▸ ACTIVITY
Each record should be given again exactly as it appears, with no image included.

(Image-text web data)
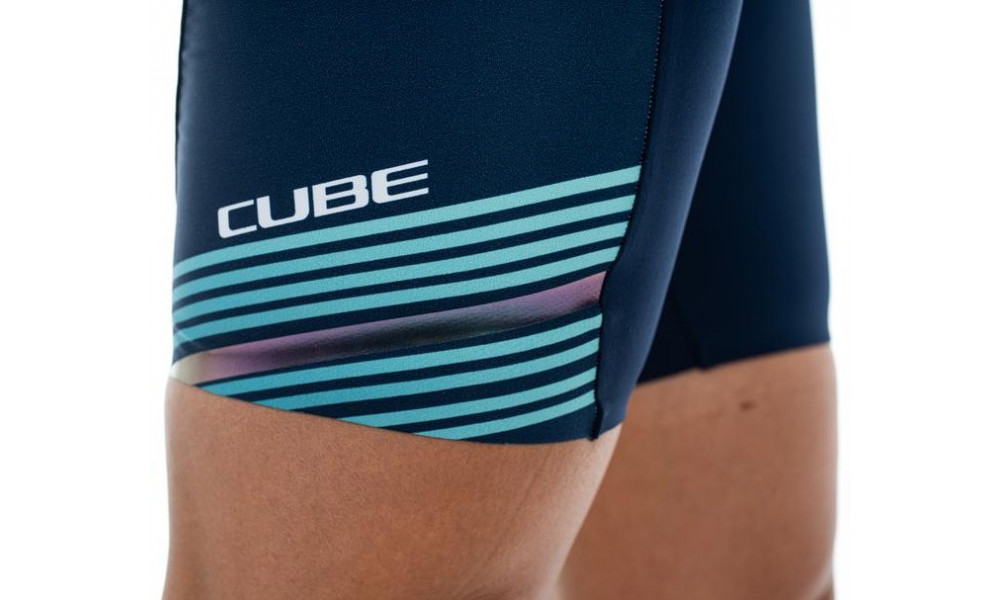 Cycling shorts Cube Teamline WS blue'n'mint - 3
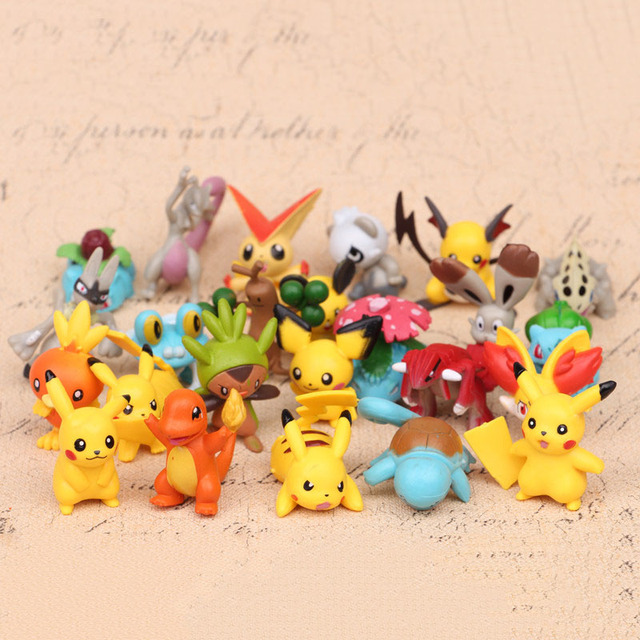 Zestaw 24 sztuk 4-5cm Figurki Anime Pokemon dla dzieci - Prezenty Świąteczne, Zabawki Akcji, Dekoracje - Wianko - 12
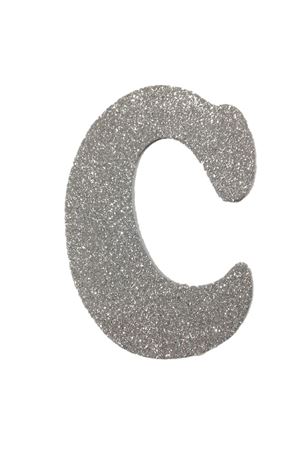 Eva Simli C Harf Gümüş 12 cm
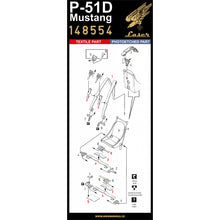 Load image into Gallery viewer, HGW 1/48 US P-51 Mustang Microcloth/Photoetch Seatbelts 148554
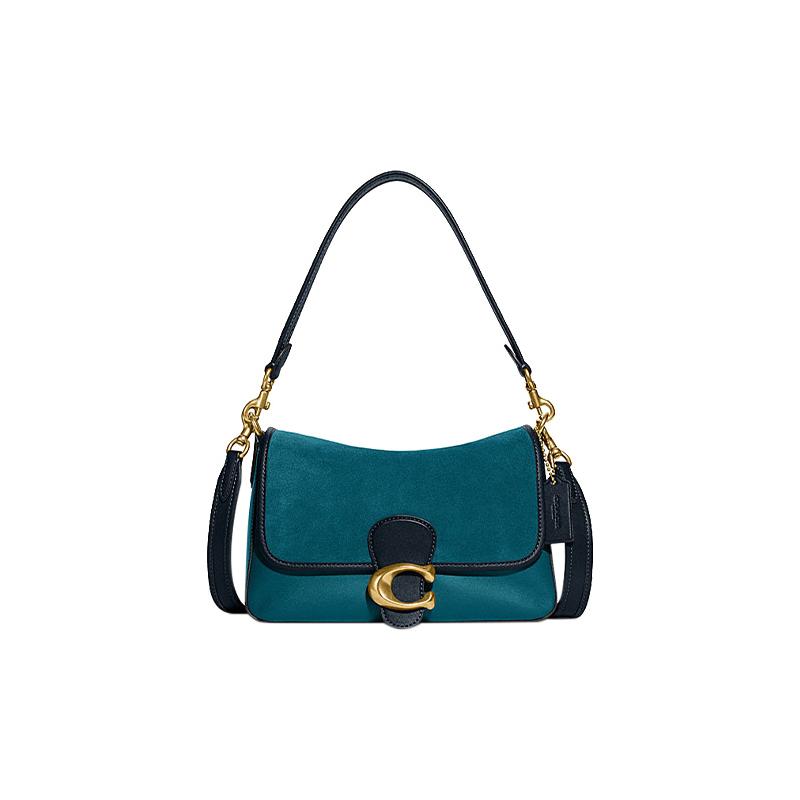 

COACH Tabby 26 Buckle Closure Removable Shoulder Strap Cow Leather with Split Cow Leather Handbag Crossbody Bag Shoulder Bag Women s Peacock Blue синій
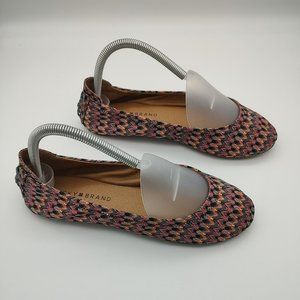 Lucky Brand Women's Size 8M Colorful Chevron ECHO 2 Ballet Flats Shoes
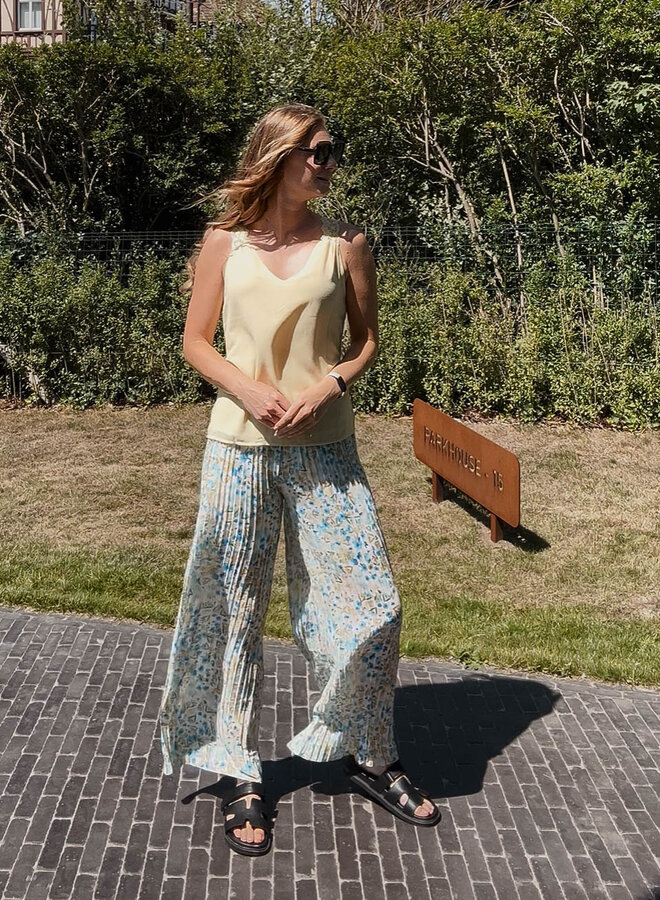 Broek petits fleurs – Blue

▸ RESPONSE TO THIS EXERCISE
 Cycling shorts Cube Teamline WS blue'n'mint - 3
 Zestaw 24 sztuk 4-5cm Figurki Anime Pokemon dla dzieci - Prezenty Świąteczne, Zabawki Akcji, Dekoracje - Wianko - 12
 Eva Simli C Harf Gümüş 12 cm
 Load image into Gallery viewer, HGW 1/48 US P-51 Mustang Microcloth/Photoetch Seatbelts 148554

COACH Tabby 26 Buckle Closure Removable Shoulder Strap Cow Leather with Split Cow Leather Handbag Crossbody Bag Shoulder Bag Women s Peacock Blue синій
 Lucky Brand Women's Size 8M Colorful Chevron ECHO 2 Ballet Flats Shoes
 Broek petits fleurs – Blue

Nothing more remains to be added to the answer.